Peintre et caricaturiste

Deux directions dans la vie déterminent son parcours, les deux faces d’un talent artistique que l’on retrouve dans le tableau d’ensemble. L’un est l’artiste de la presse sociocritique, un caricaturiste profond, un artiste quand il s’agit de décrire de façon ironique et exagérée les conditions sociales, à laquelle il donne une nuance pointue, voire provocante, subtile. Né en 1952 à Fleurier dans le Val de Travers, dans le canton de Neuchâtel, il s’est rapidement tourné vers sa grande passion – le dessin – après un apprentissage de dessinateur machine. Déjà en 1970, Martial Leiter organise avec succès sa première exposition à Fleurier, prélude à sa carrière de dessinateur. La même année, il publie son premier livre et commence à travailler comme dessinateur indépendant. D’abord il expérimente la gravure et la lithographie, les livres illustrés, puis devient caricaturiste de presse. Entre 1974 et 1990, ses dessins ont paru dans de nombreux journaux suisses et étrangers tels que Courrier de Genève, Tagesanzeiger, NZZ, Wochenzeitung (WOZ), Le Temps, Die Zeit, Frankfurter Allgemeine Zeitung, Rheinischer Merkur, Le Monde. Il n’a jamais voulu être caricaturiste, et pourtant il est l’un des caricaturistes les plus aiguisés de Suisse lorsqu’il dénonce à la plume l’absurdité et l’hypocrisie de notre monde, les forces et pouvoirs du monde financier et économique qui façonnent et infiltrent notre quotidien – avec un humour sinistre, une ironie amère et une métaphore sans faille, l’image anecdotique.

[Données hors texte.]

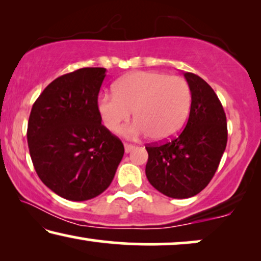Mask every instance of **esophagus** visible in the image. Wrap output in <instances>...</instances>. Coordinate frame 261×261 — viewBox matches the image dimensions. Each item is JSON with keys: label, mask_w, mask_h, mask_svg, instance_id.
Masks as SVG:
<instances>
[{"label": "esophagus", "mask_w": 261, "mask_h": 261, "mask_svg": "<svg viewBox=\"0 0 261 261\" xmlns=\"http://www.w3.org/2000/svg\"><path fill=\"white\" fill-rule=\"evenodd\" d=\"M135 148L134 145H130V144H124V152L126 153H129L130 151H133Z\"/></svg>", "instance_id": "esophagus-1"}]
</instances>
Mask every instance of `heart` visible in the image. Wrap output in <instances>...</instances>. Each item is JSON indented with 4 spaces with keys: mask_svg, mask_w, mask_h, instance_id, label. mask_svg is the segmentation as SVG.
Masks as SVG:
<instances>
[{
    "mask_svg": "<svg viewBox=\"0 0 261 261\" xmlns=\"http://www.w3.org/2000/svg\"><path fill=\"white\" fill-rule=\"evenodd\" d=\"M190 106L191 91L187 81L155 71L129 73L115 85V94L98 99L102 120L110 130L127 122L134 110L137 121L122 129V134L135 138L148 133L158 141L179 132Z\"/></svg>",
    "mask_w": 261,
    "mask_h": 261,
    "instance_id": "1",
    "label": "heart"
}]
</instances>
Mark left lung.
Masks as SVG:
<instances>
[{
	"label": "left lung",
	"mask_w": 261,
	"mask_h": 261,
	"mask_svg": "<svg viewBox=\"0 0 261 261\" xmlns=\"http://www.w3.org/2000/svg\"><path fill=\"white\" fill-rule=\"evenodd\" d=\"M191 91L190 115L183 132L163 145H148L146 177L167 197L189 198L215 174L227 146V119L212 87L197 74L184 73Z\"/></svg>",
	"instance_id": "left-lung-1"
}]
</instances>
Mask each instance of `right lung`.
Masks as SVG:
<instances>
[{
	"mask_svg": "<svg viewBox=\"0 0 261 261\" xmlns=\"http://www.w3.org/2000/svg\"><path fill=\"white\" fill-rule=\"evenodd\" d=\"M105 67H83L49 83L32 107L30 154L46 187L69 201H88L112 183L124 148L103 126L98 92Z\"/></svg>",
	"mask_w": 261,
	"mask_h": 261,
	"instance_id": "obj_1",
	"label": "right lung"
}]
</instances>
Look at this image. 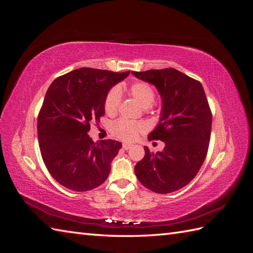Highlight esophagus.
Segmentation results:
<instances>
[{"instance_id": "obj_1", "label": "esophagus", "mask_w": 253, "mask_h": 253, "mask_svg": "<svg viewBox=\"0 0 253 253\" xmlns=\"http://www.w3.org/2000/svg\"><path fill=\"white\" fill-rule=\"evenodd\" d=\"M122 148H124L125 150H128V149H131V148H132V144H131V143H126V142H125L124 144H122Z\"/></svg>"}]
</instances>
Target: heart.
Masks as SVG:
<instances>
[{"mask_svg":"<svg viewBox=\"0 0 253 253\" xmlns=\"http://www.w3.org/2000/svg\"><path fill=\"white\" fill-rule=\"evenodd\" d=\"M128 94L131 95L136 101L147 109L155 101V91L149 83L143 81H136L129 85ZM120 104V93L119 90L114 87L112 88L104 99V111L108 115H115L118 111ZM113 133L118 138L126 141H132L137 138L143 129L144 126L140 122H133L126 119H119L113 125Z\"/></svg>","mask_w":253,"mask_h":253,"instance_id":"heart-1","label":"heart"}]
</instances>
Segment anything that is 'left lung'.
Masks as SVG:
<instances>
[{"mask_svg": "<svg viewBox=\"0 0 253 253\" xmlns=\"http://www.w3.org/2000/svg\"><path fill=\"white\" fill-rule=\"evenodd\" d=\"M132 74L159 91L162 116L149 140L166 144L156 154L144 147V157L135 166V174L153 192H174L195 177L208 152L212 114L204 87L200 81L175 68Z\"/></svg>", "mask_w": 253, "mask_h": 253, "instance_id": "1", "label": "left lung"}]
</instances>
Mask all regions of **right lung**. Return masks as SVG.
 <instances>
[{
	"label": "right lung",
	"mask_w": 253,
	"mask_h": 253,
	"mask_svg": "<svg viewBox=\"0 0 253 253\" xmlns=\"http://www.w3.org/2000/svg\"><path fill=\"white\" fill-rule=\"evenodd\" d=\"M128 74L82 67L50 84L38 116V139L43 162L60 185L84 192L108 178L121 142H94L87 133L104 115L106 94Z\"/></svg>",
	"instance_id": "add662e5"
}]
</instances>
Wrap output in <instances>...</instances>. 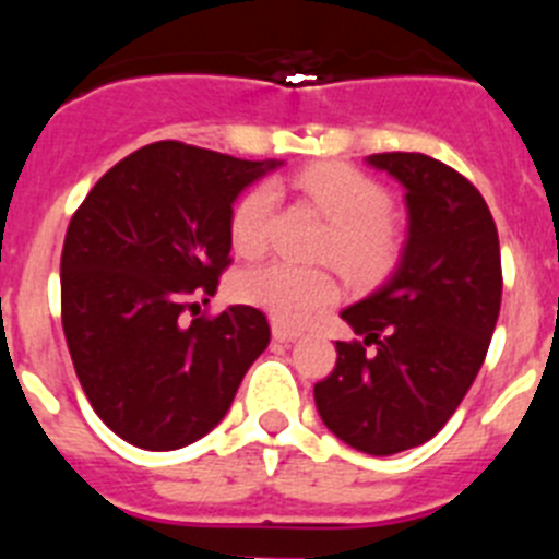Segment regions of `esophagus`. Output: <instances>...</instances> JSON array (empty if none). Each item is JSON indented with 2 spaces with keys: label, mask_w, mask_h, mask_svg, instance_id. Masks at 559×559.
I'll use <instances>...</instances> for the list:
<instances>
[{
  "label": "esophagus",
  "mask_w": 559,
  "mask_h": 559,
  "mask_svg": "<svg viewBox=\"0 0 559 559\" xmlns=\"http://www.w3.org/2000/svg\"><path fill=\"white\" fill-rule=\"evenodd\" d=\"M271 333H274L276 341H294L296 335H299V330L290 328V324H285V322H274L271 324Z\"/></svg>",
  "instance_id": "1"
}]
</instances>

Parallèlement, sa deuxième grande passion depuis de nombreuses années, depuis 1970, est la peinture et le dessin, qu’il expose en Suisse et à l’étranger. Au pinceau et à l’encre, en noir et blanc, et rien d’autre, au geste généreux ou à la ciselure fine, à la pointe sèche et à la gravure, Martial Leiter approfondit l’effet subtil des phénomènes naturels et paysagers impliqués, l’immensité de la montagne, la corporelité allégorique des créatures simples, les principes situationnels que l’artiste approfondi comme perspectives globales, façonnées par la tradition expressive de la peinture chinoise de la dynastie Song (960-1279).

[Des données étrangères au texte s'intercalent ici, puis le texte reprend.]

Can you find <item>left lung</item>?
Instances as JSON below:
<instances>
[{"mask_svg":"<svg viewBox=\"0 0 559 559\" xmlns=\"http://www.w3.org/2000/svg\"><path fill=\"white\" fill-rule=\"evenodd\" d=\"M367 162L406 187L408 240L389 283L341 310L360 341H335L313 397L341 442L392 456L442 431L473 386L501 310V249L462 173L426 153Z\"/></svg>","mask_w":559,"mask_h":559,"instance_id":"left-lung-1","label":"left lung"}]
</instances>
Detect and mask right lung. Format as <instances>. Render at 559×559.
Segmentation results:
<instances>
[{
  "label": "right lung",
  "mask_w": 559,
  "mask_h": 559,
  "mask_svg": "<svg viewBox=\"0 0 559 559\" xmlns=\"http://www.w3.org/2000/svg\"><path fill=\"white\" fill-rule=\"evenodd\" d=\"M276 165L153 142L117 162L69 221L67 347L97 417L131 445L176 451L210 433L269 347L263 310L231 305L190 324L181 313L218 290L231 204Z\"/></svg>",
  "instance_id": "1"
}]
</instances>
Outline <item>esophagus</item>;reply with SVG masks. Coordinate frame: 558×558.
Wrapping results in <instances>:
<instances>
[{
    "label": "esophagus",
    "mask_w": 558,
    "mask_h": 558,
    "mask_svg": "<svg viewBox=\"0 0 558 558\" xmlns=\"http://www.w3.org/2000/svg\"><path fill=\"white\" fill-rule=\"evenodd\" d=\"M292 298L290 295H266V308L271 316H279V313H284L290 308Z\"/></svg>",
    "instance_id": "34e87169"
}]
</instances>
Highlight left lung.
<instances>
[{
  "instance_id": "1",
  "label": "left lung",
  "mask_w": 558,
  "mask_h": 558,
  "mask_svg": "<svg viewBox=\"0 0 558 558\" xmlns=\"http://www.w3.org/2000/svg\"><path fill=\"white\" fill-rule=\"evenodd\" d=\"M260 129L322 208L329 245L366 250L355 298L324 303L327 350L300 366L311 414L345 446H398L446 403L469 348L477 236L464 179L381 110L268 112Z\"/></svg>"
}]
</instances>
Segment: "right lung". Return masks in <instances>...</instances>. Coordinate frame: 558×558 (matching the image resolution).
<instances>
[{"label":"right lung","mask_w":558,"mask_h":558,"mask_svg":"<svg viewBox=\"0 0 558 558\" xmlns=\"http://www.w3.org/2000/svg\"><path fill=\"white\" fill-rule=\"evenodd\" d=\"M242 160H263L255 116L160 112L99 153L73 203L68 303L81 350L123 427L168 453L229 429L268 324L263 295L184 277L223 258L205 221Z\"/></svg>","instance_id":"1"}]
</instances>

Les thèmes et les contenus sont multiples, des histoires qui émergent du vide de l’espace, un vide symbolique à partir duquel se forment ses événements picturaux : la beauté globale de la nature comme vaste champ de questions existentielles. La montagne sous toutes ses facettes symboliques, silhouettes et humeurs, la monumentalité de la pierre, la tranquillité et la grâce de la nature, le repos et le sublime, quand Martial Leiter unit le geste chinois au paysage occidental pour former une philosophie universelle. Inspirées dès son plus jeune âge par les expériences de l’aura de l’Eiger, les montagnes, leur présence erratique, leur force et leur grâce, sont pour l’artiste des contre-places mystérieuses. Sommets et crêtes, conséquence de l’eau, de la neige, du brouillard, du vent, du temps, peints, rayés, dessinés – ce n’est qu’en blanc-noir qu’il nuance les textures géologiques et atmosphériques, structure par structure, drame par théâtre, lumière et ombre du monde.

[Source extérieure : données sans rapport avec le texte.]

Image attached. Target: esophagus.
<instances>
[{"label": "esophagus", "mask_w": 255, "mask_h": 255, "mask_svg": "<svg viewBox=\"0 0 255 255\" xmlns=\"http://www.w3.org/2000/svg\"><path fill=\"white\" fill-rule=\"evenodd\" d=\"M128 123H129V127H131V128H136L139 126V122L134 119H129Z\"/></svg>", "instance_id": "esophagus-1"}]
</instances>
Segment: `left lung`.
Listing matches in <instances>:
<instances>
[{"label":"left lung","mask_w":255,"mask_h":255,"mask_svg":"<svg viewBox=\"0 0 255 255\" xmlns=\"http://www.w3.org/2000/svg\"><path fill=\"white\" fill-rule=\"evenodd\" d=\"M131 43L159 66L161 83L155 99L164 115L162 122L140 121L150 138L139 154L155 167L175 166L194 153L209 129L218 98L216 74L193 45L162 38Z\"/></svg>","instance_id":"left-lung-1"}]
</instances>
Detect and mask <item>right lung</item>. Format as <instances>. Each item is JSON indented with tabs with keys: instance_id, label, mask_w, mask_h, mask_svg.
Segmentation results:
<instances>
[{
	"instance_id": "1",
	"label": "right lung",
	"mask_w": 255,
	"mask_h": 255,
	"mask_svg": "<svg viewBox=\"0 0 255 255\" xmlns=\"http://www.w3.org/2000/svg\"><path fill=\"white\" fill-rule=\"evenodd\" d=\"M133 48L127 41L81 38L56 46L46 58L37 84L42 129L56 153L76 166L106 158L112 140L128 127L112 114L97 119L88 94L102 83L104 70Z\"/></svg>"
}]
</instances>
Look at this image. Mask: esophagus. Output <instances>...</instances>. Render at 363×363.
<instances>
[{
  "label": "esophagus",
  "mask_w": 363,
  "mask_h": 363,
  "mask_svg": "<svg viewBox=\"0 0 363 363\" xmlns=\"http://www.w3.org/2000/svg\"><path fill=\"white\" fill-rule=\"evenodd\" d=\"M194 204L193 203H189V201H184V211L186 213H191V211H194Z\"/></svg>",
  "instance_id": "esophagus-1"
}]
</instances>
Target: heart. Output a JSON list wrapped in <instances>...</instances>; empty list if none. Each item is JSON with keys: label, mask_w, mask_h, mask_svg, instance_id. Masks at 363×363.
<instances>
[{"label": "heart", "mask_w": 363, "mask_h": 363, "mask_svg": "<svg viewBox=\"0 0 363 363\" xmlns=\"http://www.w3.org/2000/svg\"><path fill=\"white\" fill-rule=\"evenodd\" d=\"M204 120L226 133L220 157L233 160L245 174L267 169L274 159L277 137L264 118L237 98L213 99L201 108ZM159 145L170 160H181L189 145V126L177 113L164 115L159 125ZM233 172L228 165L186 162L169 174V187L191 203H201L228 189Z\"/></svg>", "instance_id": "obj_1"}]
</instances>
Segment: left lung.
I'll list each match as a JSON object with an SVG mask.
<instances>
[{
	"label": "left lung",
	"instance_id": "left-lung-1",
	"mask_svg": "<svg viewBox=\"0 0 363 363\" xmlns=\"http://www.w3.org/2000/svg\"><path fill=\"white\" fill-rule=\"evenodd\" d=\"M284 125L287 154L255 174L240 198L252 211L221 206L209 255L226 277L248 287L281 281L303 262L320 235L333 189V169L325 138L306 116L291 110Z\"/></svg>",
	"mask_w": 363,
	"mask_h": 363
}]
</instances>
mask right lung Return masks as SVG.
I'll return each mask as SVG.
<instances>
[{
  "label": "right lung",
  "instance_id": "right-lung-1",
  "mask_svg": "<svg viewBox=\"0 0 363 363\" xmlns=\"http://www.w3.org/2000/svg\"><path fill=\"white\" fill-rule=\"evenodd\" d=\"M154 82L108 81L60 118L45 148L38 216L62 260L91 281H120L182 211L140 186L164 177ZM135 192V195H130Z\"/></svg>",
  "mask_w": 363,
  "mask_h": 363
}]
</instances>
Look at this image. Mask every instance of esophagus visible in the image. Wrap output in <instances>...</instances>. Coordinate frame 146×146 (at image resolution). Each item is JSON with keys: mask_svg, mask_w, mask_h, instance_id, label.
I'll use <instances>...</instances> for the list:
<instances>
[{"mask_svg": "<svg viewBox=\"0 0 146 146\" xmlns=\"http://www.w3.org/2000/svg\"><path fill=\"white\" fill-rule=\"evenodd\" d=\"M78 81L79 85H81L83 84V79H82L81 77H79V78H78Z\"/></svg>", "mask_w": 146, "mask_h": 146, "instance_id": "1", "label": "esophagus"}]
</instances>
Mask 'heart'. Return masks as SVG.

C’est cette réduction à l’image et à l’espace pur, aux contrastes énergiquement contournés du noir et blanc avec le pinceau, le geste violent ou sensible, le canal libéré par lequel Martial Leiter différencie ses intentions quant au contenu. Avec ses réalités de guerre expressives, il fait inévitablement référence aux « Désastres de la guerre » de Goya, qui nous envoûtent et nous ébranlent aussi. De même, les histoires triviales forment un champ inépuisable de créativité et de créatures : oiseaux, corbeaux, noirs, austères et radicaux, concentrés jusqu’à la tension calligraphique, insectes, araignées, mouches dont la corporalité différenciée allégorise le moment humain dans la pureté du vide spatial en vibrations sublimes. Tout comme les paysages, les souvenirs et les silhouettes des civilisations en dissolution qui dérivent vers l’irréalité forment un réservoir inépuisable qui se trouve et se réinvente constamment ainsi que l’artiste.

Mais en fin de compte, les choses se réfèrent les unes aux autres, aux êtres humains. Car la montagne, c’est aussi la montagne que l’on porte en soi, les silhouettes de la nature comme des schémas d’incommensurabilité, le mouvement du bestiaire en espace libre, rien que la vie qui tire du vide.